=== EXTRACT PROVIDED ===
Knowing that, and knowing something about the craft of programming in general, “use ‘less than less than’ instead of ‘+=’ under these circumstances” becomes a deduction based on expertise rather than a rote-memorized rule.

The mere mortals who make up the bulk of the population who become programmers are just not built this way.

Alas, the bulk of the programmer population aren’t worth their paychecks. The way they’re built is at great expense by shoddy “carpenters” at Blub U, where the only language allowed is Java. They don’t even know what a functional programming paradigm really implies in terms of programming practice — so of course they shouldn’t be expected to know the difference between << and +=. That would require a passion for learning, an education in something other than “industry best practices”, and some critical thinking skills.

using an object instead of an operator makes it much less likely to be used!

To clarify, in the .NET example you provided, you seem to be saying that having to build a class and instantiate an object where something more like a simple operator should suffice greatly reduces the likelihood that people will use the “better” means of achieving equivalent results. I agree — great, heaping masses of scaffold code used to prop up the simplest operations is just a bad idea in general. I know you’re not speaking of objects per se, however, because everything you see in Ruby that looks like an operator is in fact a message sent to one of its apparent “operands” — an object.

This is the same reason why people use regex’s in Perl constantly and never in OO language (and halfway between “constantly” and “never” in PHP, where it seems to be a function call), even though the regex pattern syntax itselx is identical… doing it via object is a hassle and doing it through an operator is a cinch.

There are exceptions to this. Some of the more dogmatically designed OO languages definitely seem to revel in the act of throwing hurdles in the way of simple, straightforward use of regexen, of course. On the other hand, object oriented regex syntax in Ruby is every bit as easy to use as Perl’s regex syntax, in my opinion. The fact that Java seems hell-bent on dissuading you from ever leveraging the power of regexen — and even Python forces library calls before regexen are made available — does support your point in general, though.

In any event, I feel that this is the exact type of thing that optimizing compilers are for.

Optimizing operation algorithms is certainly a job for compilers, VMs, and even interpreters, as much as possible. Still, there are cases where a distinct need for doing something one way or the other in a manner where a compiler is unlikely to be able to automagically guess your intent. In such cases, it can be handy to have options such as those presented by Ruby’s += and <<.

5 Comments

  1. And what is pretty cool here, is that you and I are in total agreement! :)

    An amazing example of what I am talking about, is Perl. Perl always has 500 ways of doing something, and only 10 you would have known about in advance until something you wrote that shouldn’t even parse suddenly starts generating proper output. Here is a great example:

    open INFILE, $filename;
    
    foreach $line (<INFILE>) {
        print $line . "\\n";
    }
    
    close INFILE;
    

    This is a totally insane piece of code. In no other language that I have used would this work. Yet magically it does. Perl says to itself, “well, ‘foreach’ is an interator, so I need something to iterate through, an array… but all I have here is a file handle. I know, let’s try reading the file into an array by splitting it into elements with the default record seperator as the split character, and then I will iterate over that!” And lo and behond, “Magic Happens” and the code runs! And it runs about half as fast as the right code, which everyone who read the Perl docs learned was the right way to do it.

=== TO BE DONE ===
Extend the programming discussion above, picking up right after its final sentence.

=== INFORMATION SUPPLIED ===
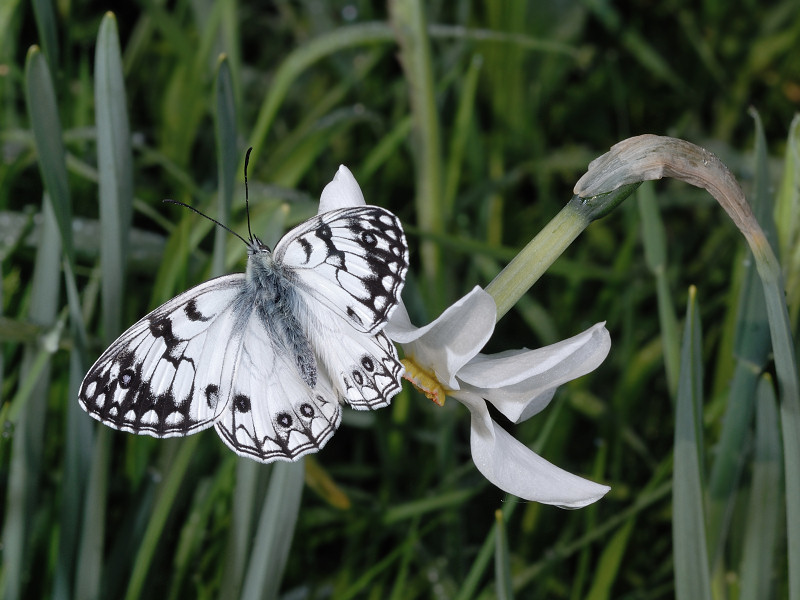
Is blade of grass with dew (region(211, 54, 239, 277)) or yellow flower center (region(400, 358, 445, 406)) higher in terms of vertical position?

=== SOLVED PROBLEM ===
    Indeed, the only reason to ever write that code (and the person who wrote that code freely admitted that this is how it came to be) is someone unfamiliar with Perl, but who knows other languages, stumbling through things just enough to conjure that piece of “Magic Happens” up. And once this person sees that “Magic Happens”, that code becomes part of the codebase and even worse, copy/pasted for 5 more years as that programmer works on other projects.

    So, that being said, while I appreciate have the power and flexibility that choices like “+= vs. less-than-less-than” provide, I think it really hinders the average code quality. Most of us learn the string concatenation, for example, and never bother to look further. Heck, it was YEARS after I learned the .Net Framework that I learned about the StringBuilder class. This was actually a great example of how “expertise” can cut both ways. In this case, I considered myself an “expert”. I found the string concatenation operator and felt happy with myself. Case closed. If I had walked into .Net as a naive beginner, I would have done a lot more reading and learning, instead of blindly stumbling through it, using whatever compiled and didn’t throw errors.

    As a result, it was not until I started doing relatively low-level .Net work on some pretty CPU/RAM intensive projects that I started learning about things like StringBuilder, implementing IDisposable, generics, and so on.

    The comments to the blog that started this highlight the problem perfectly. You did a straight Ruby-to-Python translation, which is precisely what anyone who knows one language well will do when they write code in a language they do not know, or know poorly. As a result, you wrote some Python that compiled and ran without error, but could have been much improved (although many of those optimizations that people presented changed the logic of the code a bit more than a simple “optimization” should, IMHO).

    J.Ja

    Comment by Justin James — 4 October 2007 @ 09:40

  2. Ack, WordPress chewed up my Perl code! It stripped the “less than” and “greater than” signs that surrounded “INFILE” on the “foreach” line.

    J.Ja

    Comment by Justin James — 4 October 2007 @ 09:41

    1. If you indent every line of code by four extra spaces, the WordPress Markdown plugin will automatically turn your code into monospaced font without markup interpolation. Note that nesting this inside of a numbered list breaks things a little bit, so to get the sort of results I did with the Ruby code below you have to jump through some hoops. I recommend keeping code outside of numbered lists for now, in case you were considering doing as I do in your next post, or something like that.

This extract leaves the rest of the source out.